Oui, mais sous conditions strictes. Vous devez obtenir l’accord écrit du DPO de l’hôpital et de la direction de l’établissement, anonymiser intégralement les données, et vérifier que votre traitement est couvert par une méthodologie de référence CNIL (MR-001 à MR-008). Aucune donnée identifiante ne peut être exportée hors des systèmes d’information hospitaliers.
Combien de temps dure la procédure d’avis CPP ?
Le CPP dispose de 45 jours pour rendre son avis à compter de la réception d’un dossier complet. Si des informations complémentaires sont demandées, ce délai est étendu à 60 jours. Le silence du CPP vaut rejet.
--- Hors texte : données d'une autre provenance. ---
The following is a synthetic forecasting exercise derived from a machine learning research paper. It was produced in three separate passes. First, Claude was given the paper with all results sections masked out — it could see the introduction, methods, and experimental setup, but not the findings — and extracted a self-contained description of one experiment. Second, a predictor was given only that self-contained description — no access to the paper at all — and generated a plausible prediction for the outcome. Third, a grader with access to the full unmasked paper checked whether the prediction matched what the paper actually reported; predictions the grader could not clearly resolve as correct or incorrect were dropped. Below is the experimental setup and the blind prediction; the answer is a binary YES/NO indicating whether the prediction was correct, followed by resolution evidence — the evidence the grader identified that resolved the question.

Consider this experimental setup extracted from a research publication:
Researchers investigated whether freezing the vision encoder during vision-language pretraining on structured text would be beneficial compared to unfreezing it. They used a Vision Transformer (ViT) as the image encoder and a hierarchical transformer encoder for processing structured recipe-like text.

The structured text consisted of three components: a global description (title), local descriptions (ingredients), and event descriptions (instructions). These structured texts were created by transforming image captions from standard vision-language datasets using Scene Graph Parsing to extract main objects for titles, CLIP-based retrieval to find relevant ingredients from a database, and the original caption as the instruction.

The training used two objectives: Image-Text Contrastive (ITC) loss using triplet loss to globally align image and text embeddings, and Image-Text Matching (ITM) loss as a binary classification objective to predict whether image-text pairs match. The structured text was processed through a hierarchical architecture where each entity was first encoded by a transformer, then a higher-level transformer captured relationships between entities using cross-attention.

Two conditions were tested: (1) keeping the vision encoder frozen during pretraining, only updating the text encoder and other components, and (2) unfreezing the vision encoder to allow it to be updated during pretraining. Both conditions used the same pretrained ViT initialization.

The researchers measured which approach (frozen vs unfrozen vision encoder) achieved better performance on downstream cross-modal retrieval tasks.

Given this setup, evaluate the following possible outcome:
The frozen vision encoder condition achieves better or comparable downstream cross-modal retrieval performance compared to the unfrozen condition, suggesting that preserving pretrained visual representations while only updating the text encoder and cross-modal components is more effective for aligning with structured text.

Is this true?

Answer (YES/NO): YES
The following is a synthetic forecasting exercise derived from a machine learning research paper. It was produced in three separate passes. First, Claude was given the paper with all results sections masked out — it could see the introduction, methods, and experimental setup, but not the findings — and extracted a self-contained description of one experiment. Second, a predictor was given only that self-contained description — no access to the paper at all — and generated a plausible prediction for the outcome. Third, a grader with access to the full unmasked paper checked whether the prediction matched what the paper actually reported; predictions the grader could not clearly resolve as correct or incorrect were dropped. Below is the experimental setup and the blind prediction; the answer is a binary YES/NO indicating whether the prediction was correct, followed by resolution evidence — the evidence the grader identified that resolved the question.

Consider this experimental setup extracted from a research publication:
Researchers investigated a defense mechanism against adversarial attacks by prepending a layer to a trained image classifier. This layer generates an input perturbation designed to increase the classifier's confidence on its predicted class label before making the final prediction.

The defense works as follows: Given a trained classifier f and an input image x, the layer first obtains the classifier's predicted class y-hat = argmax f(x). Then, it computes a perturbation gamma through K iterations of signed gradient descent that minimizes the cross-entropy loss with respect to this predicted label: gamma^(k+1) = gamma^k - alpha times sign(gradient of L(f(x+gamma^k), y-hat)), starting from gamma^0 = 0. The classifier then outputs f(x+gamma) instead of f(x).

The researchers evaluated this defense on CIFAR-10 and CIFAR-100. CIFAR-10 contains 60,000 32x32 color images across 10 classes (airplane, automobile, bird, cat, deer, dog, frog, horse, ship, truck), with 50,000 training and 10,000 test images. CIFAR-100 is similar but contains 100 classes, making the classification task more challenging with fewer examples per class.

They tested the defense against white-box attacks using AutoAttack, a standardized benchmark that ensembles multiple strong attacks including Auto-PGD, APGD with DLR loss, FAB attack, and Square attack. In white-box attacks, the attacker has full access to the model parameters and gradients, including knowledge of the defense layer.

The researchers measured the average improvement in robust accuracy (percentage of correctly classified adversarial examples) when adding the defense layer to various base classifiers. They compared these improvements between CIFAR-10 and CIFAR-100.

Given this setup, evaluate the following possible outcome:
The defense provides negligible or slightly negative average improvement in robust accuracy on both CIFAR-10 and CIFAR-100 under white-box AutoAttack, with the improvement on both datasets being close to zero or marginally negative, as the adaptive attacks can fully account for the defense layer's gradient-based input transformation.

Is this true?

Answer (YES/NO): NO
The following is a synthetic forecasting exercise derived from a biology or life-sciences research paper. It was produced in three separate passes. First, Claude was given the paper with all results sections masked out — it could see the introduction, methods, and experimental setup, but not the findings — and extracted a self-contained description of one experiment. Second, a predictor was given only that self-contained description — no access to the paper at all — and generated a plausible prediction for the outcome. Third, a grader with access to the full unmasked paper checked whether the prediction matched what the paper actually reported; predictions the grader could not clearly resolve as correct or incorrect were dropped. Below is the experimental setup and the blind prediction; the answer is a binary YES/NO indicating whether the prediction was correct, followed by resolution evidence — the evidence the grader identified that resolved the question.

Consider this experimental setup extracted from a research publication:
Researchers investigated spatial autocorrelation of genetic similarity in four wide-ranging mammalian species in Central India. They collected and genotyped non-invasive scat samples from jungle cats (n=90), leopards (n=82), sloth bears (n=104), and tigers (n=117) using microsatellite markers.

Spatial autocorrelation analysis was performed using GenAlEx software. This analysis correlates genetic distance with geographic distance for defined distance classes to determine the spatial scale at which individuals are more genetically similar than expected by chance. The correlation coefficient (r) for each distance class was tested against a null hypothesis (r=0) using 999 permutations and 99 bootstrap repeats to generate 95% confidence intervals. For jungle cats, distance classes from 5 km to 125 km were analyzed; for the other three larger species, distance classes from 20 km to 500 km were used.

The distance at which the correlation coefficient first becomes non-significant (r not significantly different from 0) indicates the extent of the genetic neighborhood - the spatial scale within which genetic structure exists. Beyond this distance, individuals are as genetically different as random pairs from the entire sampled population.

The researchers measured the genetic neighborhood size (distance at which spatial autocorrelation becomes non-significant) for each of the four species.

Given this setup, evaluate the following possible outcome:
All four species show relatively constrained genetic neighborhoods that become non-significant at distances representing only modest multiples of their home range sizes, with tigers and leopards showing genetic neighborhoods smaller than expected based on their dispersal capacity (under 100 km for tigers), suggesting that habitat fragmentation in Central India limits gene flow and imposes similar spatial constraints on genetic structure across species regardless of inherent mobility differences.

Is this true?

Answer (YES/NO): NO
Il est impératif d’anticiper cette procédure dès le début du semestre — au minimum trois mois avant la date de collecte prévue — pour ne pas bloquer votre calendrier de mémoire.
Que risque un étudiant qui collecte des données de santé sans autorisation ?
Les conséquences sont multiples : invalidation du mémoire par le jury, sanctions disciplinaires universitaires pouvant aller jusqu’à l’exclusion, et potentiellement des poursuites pénales pour violation du secret professionnel (article 226-13 du Code pénal, puni d’un an d’emprisonnement et de 15 000 € d’amende). L’hôpital accueillant peut également mettre fin au stage avant son terme.